4. Borrower Interaction & Chatbots
- Embed AI chatbots that ask borrowers for required documents, guide them, and respond to FAQs (“how many months, what counts as deposit?”).
- Use NLP to interpret borrower emails or messages and trigger system actions (upload reminders, status updates).
5. Risk Monitoring & Portfolio Analytics
- Monitor live portfolio using AI to detect early delinquency patterns (e.g. drop in deposits or income).
- Build predictive models for default, rank portfolio risk, and feed insights to pricing / capital decisions.

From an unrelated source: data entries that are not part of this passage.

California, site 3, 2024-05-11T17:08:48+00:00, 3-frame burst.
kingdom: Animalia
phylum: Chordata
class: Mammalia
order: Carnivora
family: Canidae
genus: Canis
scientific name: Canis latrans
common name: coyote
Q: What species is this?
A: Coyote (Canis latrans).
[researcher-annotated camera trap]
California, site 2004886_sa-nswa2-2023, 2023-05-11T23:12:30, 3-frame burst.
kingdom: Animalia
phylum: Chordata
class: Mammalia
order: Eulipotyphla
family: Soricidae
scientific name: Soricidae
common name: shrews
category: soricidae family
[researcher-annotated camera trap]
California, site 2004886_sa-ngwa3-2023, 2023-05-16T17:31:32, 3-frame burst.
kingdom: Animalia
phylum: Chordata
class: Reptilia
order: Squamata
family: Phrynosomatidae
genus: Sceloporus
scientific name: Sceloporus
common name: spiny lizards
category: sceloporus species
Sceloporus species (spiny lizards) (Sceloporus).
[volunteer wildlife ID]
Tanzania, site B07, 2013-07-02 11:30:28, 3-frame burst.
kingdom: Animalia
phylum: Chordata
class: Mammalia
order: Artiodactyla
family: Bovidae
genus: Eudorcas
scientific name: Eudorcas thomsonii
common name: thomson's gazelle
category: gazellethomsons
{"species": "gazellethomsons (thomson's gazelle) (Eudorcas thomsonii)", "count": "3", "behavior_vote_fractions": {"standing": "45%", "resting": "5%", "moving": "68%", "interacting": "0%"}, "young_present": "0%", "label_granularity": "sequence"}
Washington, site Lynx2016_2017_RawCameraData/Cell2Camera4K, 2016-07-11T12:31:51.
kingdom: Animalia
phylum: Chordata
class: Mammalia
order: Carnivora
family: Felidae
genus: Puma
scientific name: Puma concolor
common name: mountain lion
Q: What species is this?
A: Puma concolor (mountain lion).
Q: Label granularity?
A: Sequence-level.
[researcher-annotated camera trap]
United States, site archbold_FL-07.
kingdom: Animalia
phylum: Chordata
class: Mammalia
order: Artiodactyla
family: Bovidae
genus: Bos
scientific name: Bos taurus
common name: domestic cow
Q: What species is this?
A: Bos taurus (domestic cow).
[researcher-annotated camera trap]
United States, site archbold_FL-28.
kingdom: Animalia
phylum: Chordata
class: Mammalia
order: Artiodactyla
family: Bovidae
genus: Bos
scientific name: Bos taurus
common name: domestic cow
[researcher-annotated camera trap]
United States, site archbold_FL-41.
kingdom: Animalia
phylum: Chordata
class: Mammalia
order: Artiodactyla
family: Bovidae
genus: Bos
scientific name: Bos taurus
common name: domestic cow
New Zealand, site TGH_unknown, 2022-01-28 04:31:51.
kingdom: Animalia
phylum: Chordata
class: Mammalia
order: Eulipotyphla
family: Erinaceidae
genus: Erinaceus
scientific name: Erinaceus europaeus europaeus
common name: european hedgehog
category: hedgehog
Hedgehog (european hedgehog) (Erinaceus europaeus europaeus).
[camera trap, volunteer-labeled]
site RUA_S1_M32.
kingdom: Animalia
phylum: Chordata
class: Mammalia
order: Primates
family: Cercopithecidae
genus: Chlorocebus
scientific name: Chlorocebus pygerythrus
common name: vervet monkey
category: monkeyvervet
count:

Practical Implementation Roadmap
Here’s an example phased roadmap for launching a Non-QM Bank Statement product with AI in your organization:
| Phase | Objective | Key Actions |
|---|---|---|
| Phase 1: Product Definition & Underwriting Rules | Define product, rules, and fields | Finalize documentation requirements, thresholds, pricing spreads, exceptions |
| Phase 2: LOS Setup (Encompass) | Configure product within Encompass | Create product, custom fields, workflows, document groups |
| Phase 3: AI Tool Integration | Connect AI parsing, statement engine, underwriting engine | Integrate APIs, map outputs to custom fields, validate accuracy |
| Phase 4: Pilot & Testing | Test with a small batch of loans | Perform QA, compare AI results vs human, refine rules and thresholds |
| Phase 5: Training & Launch | Train teams, launch product | Roll out to originators, underwriters, monitor real-life metrics |
| Phase 6: Monitoring & Iteration | Track performance, improve models | Use closed loan results to retrain AI, adjust rule thresholds, tighten fraud detection |
Challenges & Risks – Mitigation
- Data quality & statement formats
Bank statements vary in format (banks, countries). Using robust OCR and normalization is critical. - Explainability & compliance
AI decisions (income parsing, risk scoring) must be explainable and auditable for underwriters and regulators. - Edge cases & exceptions
Unusual transactions, seasonality, or zero income months must be handled via overrides or manual review. - Model bias & overfitting
Ensure AI models aren’t biased against certain demographics; use caution and regular model validation. - Security & data privacy
Bank statement data is sensitive — compliance with encryption, storage, and privacy is mandatory. - Investor acceptance
Ensure that your product and AI methods are acceptable to investors or securitization investors.
Conclusion
Non-QM Bank Statement mortgage products unlock financing for borrowers who fall outside traditional underwriting constraints. Implementing such a product requires carefully designing documentation rules, underwriting logic, and LOS workflows (e.g. in Encompass). When augmented by AI — for statement parsing, income modeling, anomaly detection, and decision support — the process becomes more scalable, accurate, and efficient.
By combining human judgment and AI assistance, lenders can better serve underserved borrowers while controlling risk and maintaining competitiveness in the evolving mortgage marketplace.